Bandengewalt in Schweden "Die Entwicklung ist unheimlich beunruhigend"
Seit Jahren hat Schweden ein Problem mit Bandengewalt. In diesem Monat gab es allerdings ungewöhnlich viele Gewalttaten. In vielen Fällen werden nach Polizeiangaben gezielt junge Menschen angeworben.
Zwölf Tote - das ist die traurige Bilanz des "schwarzen Septembers" in Schweden, von dem eine schwedische Zeitung spricht. Die Ganggewalt ist erneut eskaliert. Zuletzt starb ein 18-Jähriger an einer Sportanlage im Süden Stockholms, während dort Kinder trainierten.
Nicht nur Opfer, sondern auch die Täter seien immer jünger, sagt der schwedische Reichspolizeichef Anders Thornberg. "Die Kriminellen sind skrupellos.

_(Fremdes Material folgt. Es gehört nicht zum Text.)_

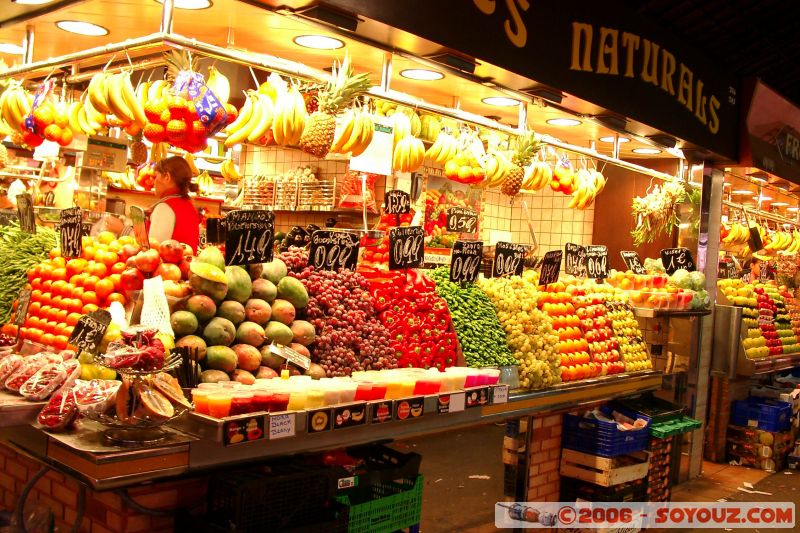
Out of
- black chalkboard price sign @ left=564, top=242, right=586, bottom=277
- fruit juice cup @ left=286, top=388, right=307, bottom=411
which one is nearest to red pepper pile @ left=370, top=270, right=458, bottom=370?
fruit juice cup @ left=286, top=388, right=307, bottom=411

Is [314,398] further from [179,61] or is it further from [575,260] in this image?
[575,260]

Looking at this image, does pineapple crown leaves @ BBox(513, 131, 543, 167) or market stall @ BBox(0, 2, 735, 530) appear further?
pineapple crown leaves @ BBox(513, 131, 543, 167)

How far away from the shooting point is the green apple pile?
4.35 metres

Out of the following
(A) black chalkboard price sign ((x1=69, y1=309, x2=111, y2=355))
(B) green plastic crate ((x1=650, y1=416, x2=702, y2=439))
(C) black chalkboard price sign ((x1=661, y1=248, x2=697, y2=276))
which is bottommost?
(B) green plastic crate ((x1=650, y1=416, x2=702, y2=439))

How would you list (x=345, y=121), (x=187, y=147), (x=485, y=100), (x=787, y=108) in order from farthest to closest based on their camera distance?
(x=787, y=108) < (x=485, y=100) < (x=345, y=121) < (x=187, y=147)

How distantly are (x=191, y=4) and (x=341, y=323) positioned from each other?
6.56ft

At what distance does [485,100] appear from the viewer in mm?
5965

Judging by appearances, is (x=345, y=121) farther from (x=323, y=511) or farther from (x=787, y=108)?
(x=787, y=108)

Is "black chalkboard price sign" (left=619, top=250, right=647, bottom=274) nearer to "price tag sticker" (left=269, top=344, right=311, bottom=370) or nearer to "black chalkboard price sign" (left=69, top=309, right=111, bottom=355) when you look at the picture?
"price tag sticker" (left=269, top=344, right=311, bottom=370)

Sie heuern Täter an, in vielen Fällen Jugendliche, die bewaffnet werden und Aufträge zu Personen und Adressen bekommen." Diese schwere Kriminalität werde von immer Jüngeren ausgeführt. "Die Entwicklung ist unheimlich beunruhigend", meint Thornberg. Es gebe sogar Kinder, "die selbst Kontakt mit den Netzwerken aufnehmen, um zu morden".
Unterstützung kommt vom Militär
Hinter der neu entflammten Gewalt im Bandenmilieu soll ein kriminelles Netzwerk namens Foxtrott stehen. Hunderte Personen seien gefährdet, heißt es seitens der Polizei. Und die Beamten könnten nicht überall sein. Deshalb soll das Militär jetzt unterstützen.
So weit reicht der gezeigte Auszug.